Мир, раскинувшийся по водной глади, яркий настолько, что у многих перехватывает дыхание, вызывает дикий, абсурдный восторг, не манит Ло тем, чем привык заманивать доверчивых простаков, мнящих себя героями, сошедшими с обложек на дамских романах, а он, с заслуженной репутацией темной лошадки, откладывая в сторону испачканный алым скальпель, констатирует пневмоторакс и идет к себе в каюту, допивать остывающий кофе.

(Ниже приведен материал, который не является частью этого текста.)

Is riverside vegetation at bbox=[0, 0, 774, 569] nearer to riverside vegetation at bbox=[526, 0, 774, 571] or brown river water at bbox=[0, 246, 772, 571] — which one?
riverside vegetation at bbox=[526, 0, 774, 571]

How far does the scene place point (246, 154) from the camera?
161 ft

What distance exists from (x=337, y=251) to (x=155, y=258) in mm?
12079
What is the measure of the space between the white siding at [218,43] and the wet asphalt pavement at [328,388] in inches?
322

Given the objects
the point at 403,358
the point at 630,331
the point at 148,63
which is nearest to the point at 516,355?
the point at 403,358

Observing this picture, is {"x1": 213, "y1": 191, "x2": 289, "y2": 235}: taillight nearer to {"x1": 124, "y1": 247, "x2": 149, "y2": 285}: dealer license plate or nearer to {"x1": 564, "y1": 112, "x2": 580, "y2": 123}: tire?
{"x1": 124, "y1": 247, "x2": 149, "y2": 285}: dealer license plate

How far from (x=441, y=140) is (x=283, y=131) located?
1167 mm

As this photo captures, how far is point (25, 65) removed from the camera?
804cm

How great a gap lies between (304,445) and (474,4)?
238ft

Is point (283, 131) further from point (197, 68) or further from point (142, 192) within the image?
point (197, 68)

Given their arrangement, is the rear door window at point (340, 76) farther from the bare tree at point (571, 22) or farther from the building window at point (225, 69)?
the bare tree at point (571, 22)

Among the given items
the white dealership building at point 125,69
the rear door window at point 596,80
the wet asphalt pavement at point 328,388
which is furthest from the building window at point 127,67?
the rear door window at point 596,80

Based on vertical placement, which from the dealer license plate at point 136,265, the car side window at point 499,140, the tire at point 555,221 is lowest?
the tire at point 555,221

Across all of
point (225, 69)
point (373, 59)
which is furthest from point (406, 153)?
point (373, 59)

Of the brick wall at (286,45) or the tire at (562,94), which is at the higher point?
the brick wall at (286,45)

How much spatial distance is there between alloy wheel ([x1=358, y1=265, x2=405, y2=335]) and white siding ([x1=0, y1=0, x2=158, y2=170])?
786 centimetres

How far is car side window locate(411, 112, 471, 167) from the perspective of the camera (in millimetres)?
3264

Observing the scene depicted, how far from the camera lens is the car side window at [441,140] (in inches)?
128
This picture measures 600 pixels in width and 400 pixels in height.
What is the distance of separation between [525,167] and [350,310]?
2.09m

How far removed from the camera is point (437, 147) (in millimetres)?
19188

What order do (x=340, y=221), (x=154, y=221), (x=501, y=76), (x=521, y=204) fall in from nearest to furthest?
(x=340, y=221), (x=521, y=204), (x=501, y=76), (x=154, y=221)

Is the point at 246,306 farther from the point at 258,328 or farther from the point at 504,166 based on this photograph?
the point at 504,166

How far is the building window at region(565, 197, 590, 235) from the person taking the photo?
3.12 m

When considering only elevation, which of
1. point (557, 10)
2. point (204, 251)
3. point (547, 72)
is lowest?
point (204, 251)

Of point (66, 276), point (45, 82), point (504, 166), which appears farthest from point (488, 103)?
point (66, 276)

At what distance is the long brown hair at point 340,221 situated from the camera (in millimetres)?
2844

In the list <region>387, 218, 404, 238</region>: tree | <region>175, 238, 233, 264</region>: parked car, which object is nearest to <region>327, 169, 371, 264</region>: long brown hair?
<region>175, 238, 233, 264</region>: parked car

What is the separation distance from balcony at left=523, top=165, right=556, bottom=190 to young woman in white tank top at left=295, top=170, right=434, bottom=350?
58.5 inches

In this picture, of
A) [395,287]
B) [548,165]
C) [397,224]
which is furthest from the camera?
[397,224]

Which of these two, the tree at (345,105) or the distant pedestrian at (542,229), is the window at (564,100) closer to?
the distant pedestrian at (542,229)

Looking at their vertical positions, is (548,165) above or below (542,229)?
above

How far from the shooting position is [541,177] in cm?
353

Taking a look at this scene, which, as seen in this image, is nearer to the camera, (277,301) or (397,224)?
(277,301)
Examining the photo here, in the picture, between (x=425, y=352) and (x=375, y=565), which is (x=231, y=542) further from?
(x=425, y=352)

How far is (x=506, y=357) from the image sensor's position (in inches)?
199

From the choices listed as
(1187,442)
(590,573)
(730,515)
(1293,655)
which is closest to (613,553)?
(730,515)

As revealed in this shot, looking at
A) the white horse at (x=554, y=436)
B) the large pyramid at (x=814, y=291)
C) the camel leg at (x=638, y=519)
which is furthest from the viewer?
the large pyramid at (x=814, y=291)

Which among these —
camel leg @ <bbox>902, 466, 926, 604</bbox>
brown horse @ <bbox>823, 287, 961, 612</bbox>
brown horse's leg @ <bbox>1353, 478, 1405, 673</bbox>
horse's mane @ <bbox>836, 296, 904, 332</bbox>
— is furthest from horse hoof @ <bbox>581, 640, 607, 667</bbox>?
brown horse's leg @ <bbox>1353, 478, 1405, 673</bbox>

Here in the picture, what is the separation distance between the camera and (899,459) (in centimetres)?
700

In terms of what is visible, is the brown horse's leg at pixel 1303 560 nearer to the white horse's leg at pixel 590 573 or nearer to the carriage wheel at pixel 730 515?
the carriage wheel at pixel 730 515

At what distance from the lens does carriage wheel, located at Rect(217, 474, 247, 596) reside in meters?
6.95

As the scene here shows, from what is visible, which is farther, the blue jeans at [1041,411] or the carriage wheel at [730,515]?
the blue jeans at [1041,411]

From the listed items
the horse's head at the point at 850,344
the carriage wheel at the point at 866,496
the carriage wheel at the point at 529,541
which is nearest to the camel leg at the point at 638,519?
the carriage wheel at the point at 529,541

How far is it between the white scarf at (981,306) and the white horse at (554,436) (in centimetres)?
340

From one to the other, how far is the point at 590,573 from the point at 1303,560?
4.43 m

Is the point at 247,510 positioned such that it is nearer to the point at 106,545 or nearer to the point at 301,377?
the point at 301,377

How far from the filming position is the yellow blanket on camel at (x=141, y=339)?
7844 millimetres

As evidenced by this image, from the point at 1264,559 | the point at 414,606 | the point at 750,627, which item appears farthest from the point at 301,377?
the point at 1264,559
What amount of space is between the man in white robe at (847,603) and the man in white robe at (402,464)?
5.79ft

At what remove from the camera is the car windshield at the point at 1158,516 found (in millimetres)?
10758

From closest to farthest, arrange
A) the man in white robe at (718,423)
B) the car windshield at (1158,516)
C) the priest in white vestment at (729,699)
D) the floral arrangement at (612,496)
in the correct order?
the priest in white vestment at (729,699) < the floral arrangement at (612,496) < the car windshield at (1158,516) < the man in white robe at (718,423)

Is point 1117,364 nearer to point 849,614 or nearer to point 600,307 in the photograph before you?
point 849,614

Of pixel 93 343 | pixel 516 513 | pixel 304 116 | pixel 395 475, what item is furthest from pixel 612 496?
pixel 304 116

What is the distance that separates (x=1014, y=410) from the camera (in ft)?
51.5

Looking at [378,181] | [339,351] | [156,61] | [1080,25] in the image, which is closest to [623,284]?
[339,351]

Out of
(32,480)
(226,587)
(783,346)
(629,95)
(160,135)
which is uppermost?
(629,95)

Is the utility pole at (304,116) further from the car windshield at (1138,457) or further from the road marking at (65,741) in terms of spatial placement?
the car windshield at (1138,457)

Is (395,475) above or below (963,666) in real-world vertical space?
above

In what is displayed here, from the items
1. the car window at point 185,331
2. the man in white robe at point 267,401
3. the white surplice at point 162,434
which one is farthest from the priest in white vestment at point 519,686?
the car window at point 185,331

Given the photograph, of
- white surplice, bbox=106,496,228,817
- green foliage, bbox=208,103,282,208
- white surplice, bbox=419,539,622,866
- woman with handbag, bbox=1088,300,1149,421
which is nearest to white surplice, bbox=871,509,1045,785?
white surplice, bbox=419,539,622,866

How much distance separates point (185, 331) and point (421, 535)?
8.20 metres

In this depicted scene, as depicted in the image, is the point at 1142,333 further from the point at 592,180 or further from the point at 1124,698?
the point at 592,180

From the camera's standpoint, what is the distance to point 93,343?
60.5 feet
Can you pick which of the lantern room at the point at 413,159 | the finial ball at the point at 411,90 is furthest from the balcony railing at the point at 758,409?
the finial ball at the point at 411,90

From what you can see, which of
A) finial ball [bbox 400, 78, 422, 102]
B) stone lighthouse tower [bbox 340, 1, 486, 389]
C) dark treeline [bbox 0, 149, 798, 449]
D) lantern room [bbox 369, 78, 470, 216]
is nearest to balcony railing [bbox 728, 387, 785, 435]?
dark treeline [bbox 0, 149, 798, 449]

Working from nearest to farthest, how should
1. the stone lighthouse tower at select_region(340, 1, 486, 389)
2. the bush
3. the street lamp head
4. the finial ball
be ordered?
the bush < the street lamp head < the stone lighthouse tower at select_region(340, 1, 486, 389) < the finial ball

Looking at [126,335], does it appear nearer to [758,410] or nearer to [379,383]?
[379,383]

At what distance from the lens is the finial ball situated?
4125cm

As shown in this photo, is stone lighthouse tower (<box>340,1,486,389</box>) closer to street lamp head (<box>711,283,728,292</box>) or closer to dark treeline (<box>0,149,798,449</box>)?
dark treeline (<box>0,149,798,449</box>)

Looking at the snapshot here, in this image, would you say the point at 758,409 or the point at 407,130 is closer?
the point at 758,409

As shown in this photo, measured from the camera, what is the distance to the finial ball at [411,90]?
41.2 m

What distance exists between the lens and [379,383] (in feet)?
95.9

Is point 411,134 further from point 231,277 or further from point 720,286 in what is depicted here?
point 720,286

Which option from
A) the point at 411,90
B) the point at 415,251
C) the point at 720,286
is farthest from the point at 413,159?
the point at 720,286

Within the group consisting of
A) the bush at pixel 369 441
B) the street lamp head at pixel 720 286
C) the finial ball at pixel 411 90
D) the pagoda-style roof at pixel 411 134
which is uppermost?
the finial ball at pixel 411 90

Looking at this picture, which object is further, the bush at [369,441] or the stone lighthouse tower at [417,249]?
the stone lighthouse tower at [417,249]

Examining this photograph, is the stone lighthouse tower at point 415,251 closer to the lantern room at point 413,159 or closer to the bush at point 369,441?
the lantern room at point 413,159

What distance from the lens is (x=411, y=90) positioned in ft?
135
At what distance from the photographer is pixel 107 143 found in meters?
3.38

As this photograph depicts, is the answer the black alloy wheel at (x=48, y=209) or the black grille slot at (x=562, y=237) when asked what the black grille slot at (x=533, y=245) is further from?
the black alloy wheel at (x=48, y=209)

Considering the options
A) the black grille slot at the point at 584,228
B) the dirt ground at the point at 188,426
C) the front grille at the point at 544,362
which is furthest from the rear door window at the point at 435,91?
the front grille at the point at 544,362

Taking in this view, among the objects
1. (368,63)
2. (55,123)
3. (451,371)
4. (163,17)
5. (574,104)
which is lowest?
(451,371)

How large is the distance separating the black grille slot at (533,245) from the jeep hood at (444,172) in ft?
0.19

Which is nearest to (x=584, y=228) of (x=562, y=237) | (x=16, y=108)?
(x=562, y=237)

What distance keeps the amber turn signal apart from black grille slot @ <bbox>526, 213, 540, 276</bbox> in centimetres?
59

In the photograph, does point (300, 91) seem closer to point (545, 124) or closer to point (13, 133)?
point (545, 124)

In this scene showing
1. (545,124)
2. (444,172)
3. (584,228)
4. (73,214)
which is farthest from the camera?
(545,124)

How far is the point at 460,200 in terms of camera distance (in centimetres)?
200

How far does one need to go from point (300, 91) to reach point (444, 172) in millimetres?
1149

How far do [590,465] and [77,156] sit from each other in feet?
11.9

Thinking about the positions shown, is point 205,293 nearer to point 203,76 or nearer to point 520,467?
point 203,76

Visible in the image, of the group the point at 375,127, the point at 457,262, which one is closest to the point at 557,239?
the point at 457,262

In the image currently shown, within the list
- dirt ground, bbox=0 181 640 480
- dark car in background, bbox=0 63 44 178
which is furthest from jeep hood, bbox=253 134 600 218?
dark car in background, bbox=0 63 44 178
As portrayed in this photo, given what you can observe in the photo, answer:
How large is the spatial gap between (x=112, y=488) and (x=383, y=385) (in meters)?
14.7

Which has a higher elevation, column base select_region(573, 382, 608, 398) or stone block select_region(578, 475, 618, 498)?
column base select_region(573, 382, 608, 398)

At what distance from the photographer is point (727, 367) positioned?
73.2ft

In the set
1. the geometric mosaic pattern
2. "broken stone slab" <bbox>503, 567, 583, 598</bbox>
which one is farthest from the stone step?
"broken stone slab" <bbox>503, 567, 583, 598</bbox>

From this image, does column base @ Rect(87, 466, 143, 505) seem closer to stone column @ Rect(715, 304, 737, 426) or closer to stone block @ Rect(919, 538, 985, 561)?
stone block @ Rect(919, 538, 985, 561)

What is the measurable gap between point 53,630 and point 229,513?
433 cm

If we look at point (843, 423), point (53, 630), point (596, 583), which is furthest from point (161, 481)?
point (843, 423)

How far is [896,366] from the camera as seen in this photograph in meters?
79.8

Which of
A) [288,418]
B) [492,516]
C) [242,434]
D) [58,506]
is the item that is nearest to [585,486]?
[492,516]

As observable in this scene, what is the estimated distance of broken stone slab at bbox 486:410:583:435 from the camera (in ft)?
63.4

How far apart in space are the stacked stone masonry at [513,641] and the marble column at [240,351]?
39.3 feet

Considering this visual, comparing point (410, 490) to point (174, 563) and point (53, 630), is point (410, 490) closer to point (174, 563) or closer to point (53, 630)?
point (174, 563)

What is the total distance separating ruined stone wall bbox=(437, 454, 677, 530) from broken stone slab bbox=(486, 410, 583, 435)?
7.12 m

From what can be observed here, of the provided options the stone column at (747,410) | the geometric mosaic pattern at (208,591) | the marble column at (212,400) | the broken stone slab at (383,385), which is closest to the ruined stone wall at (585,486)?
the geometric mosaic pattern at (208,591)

Стоит отодрать от подушки заспанное лицо, серый потолок виновато бьет по слипающимся векам. В такт глухим, очень четким ударам сердца, в висках забытым голосом стучит коварное, садистски-сахарное "Знаешь..?", а пальцы сминают край одеяла, сбрасывая на пол источник тепла. Зубы сводит кислой досадой, бессилием перед почти ритуальными обрывками тех воспоминаний, что бомбят опухший от принимаемой нагрузки, ослабивший защиту мозг. Потом - умывальник, ледяной душ, и отражение угольно-черных прядей в запотевшем от горячего дыхания зеркале. Татуировка язвительно хмыкает: капля прозрачной влаги стекает по коже, будто слеза, задержавшись под нарисованной глазницей. Ключ от стальной, съедаемой ржавой кровью решетки - и скрипучая дверца ее отнюдь не спешит открываться, - неподъемной тяжестью холодит грудь. На кончике языка - яблочный привкус тошноты, желудок цветасто сетует на льющую по пищеводу горькую жижу.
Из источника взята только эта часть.